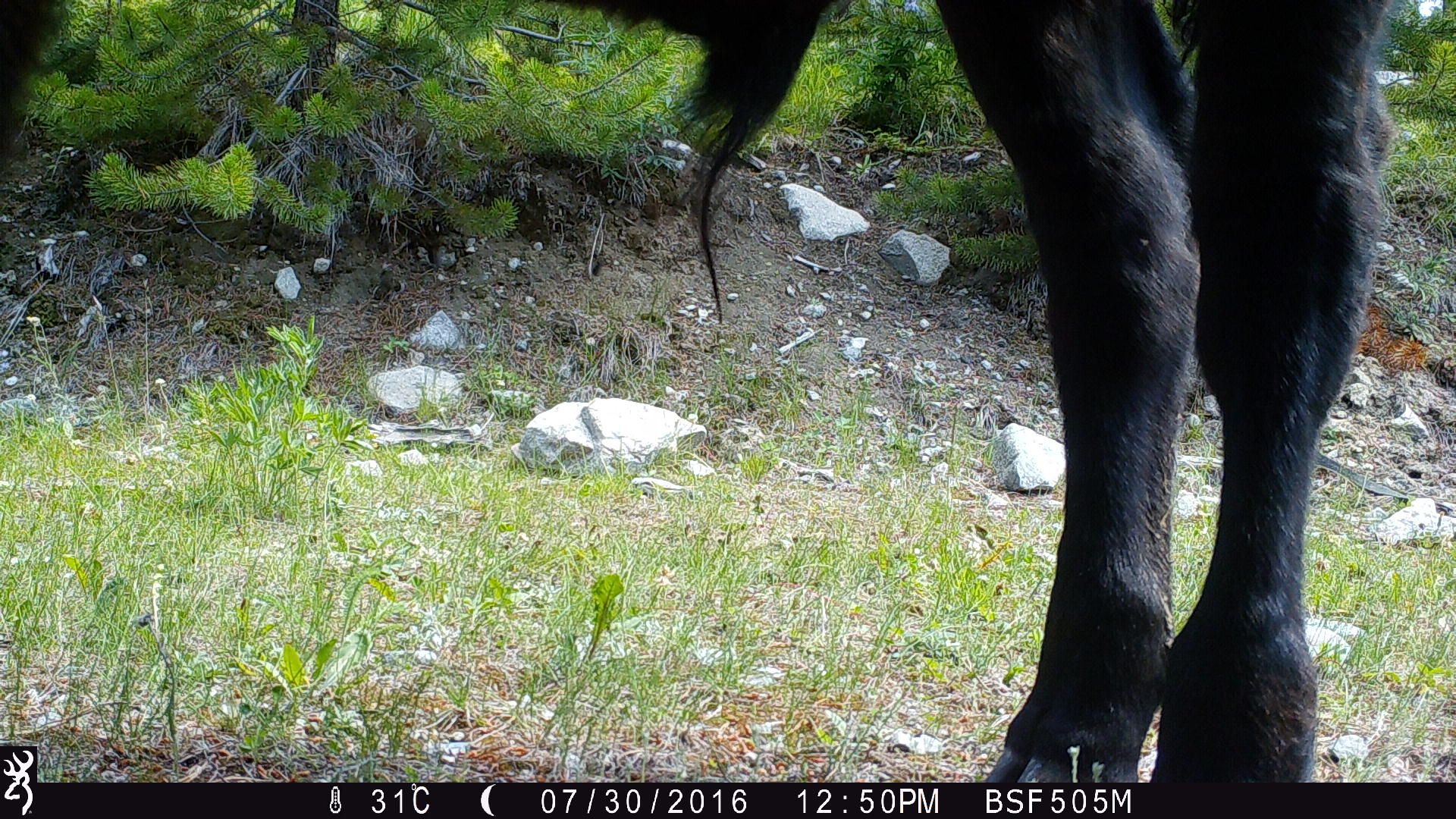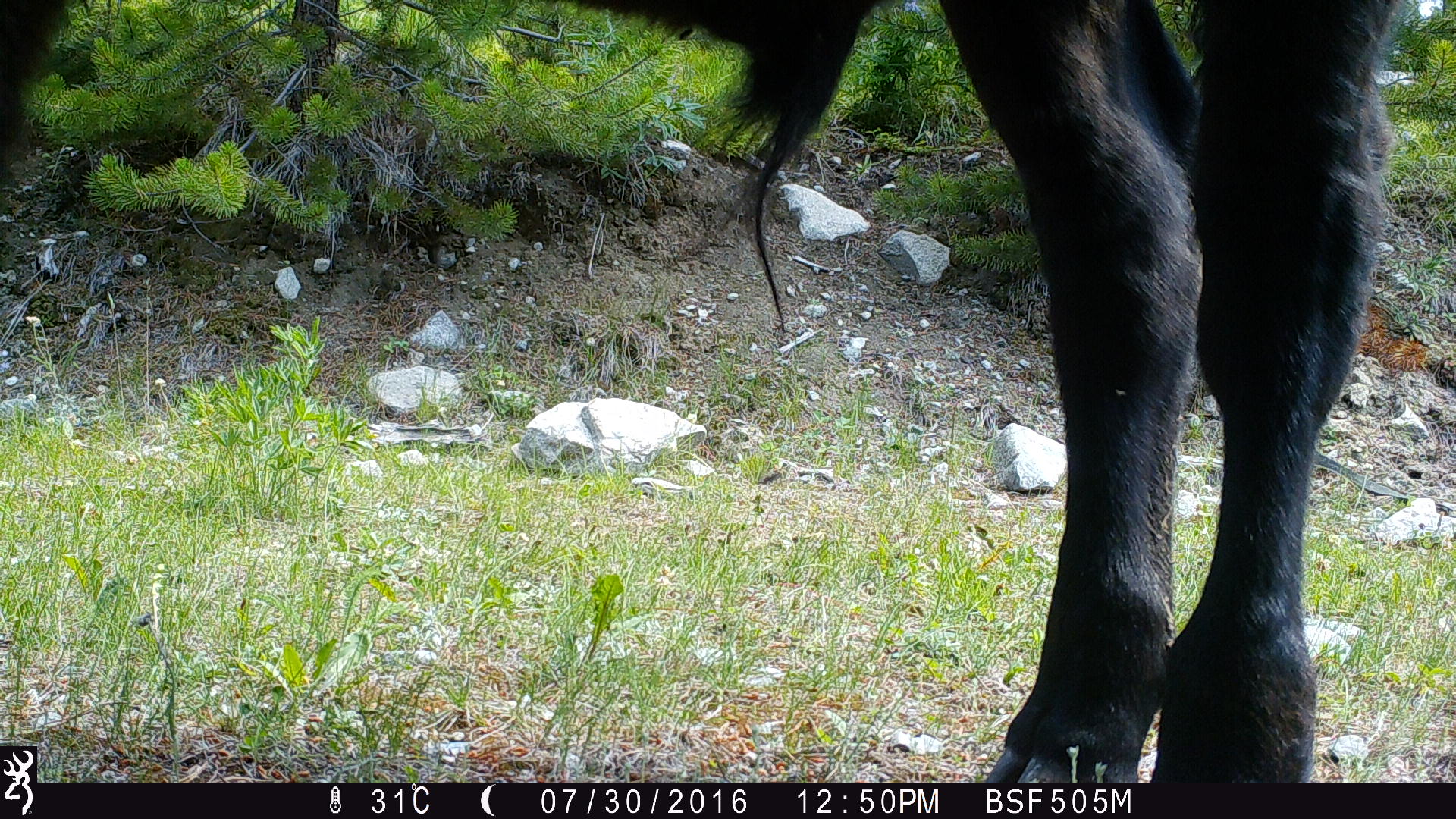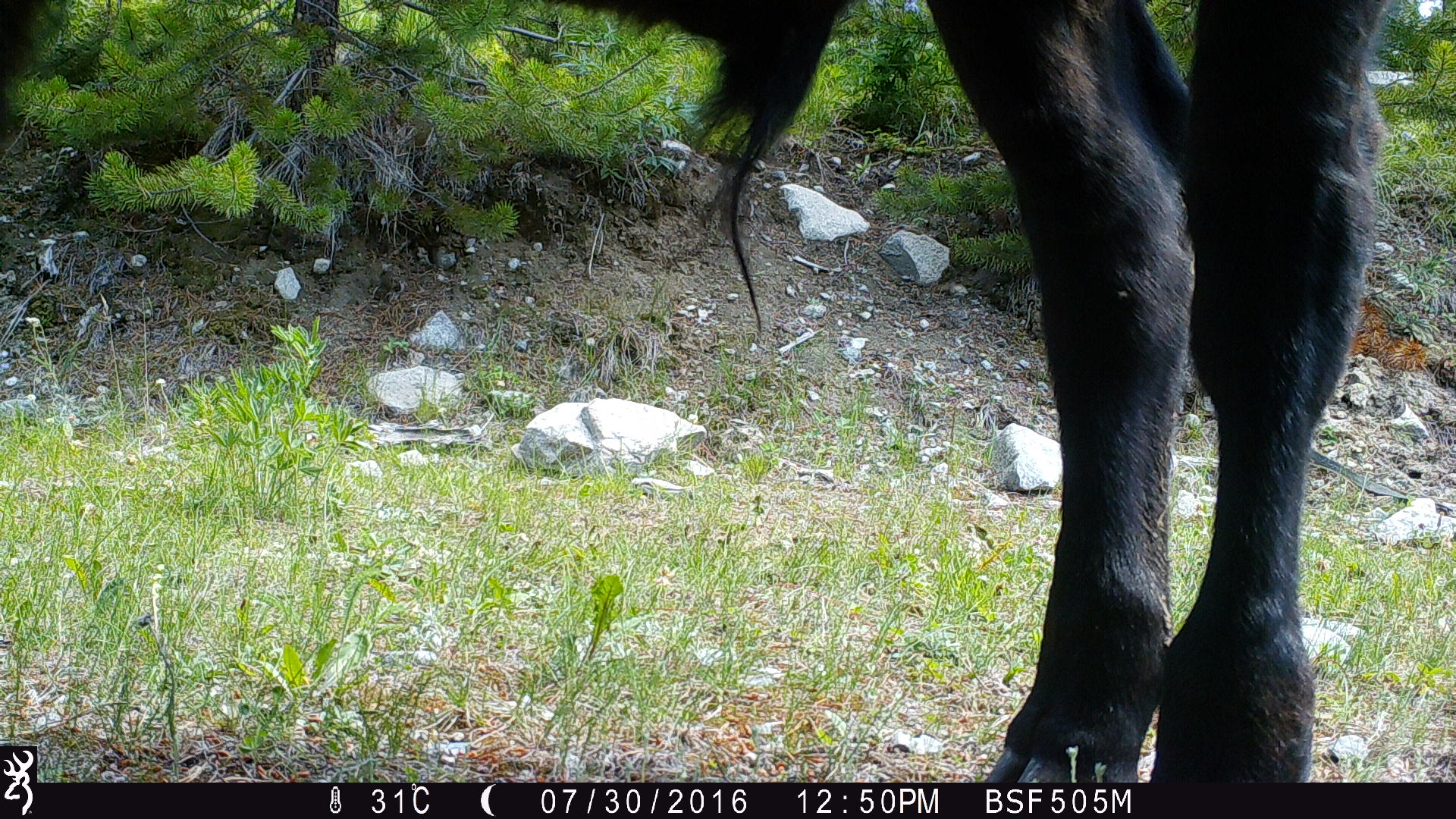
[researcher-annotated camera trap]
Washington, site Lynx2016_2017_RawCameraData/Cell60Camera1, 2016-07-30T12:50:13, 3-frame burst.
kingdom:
...
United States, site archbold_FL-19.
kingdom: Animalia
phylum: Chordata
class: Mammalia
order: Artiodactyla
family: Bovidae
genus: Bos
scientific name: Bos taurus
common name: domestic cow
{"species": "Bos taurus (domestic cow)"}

Exercise:
Extract all lines from the data in which "site" is found.

Reply:
Washington, site Lynx2016_2017_RawCameraData/Cell60Camera1, 2016-07-30T12:50:13, 3-frame burst.
United States, site archbold_FL-19.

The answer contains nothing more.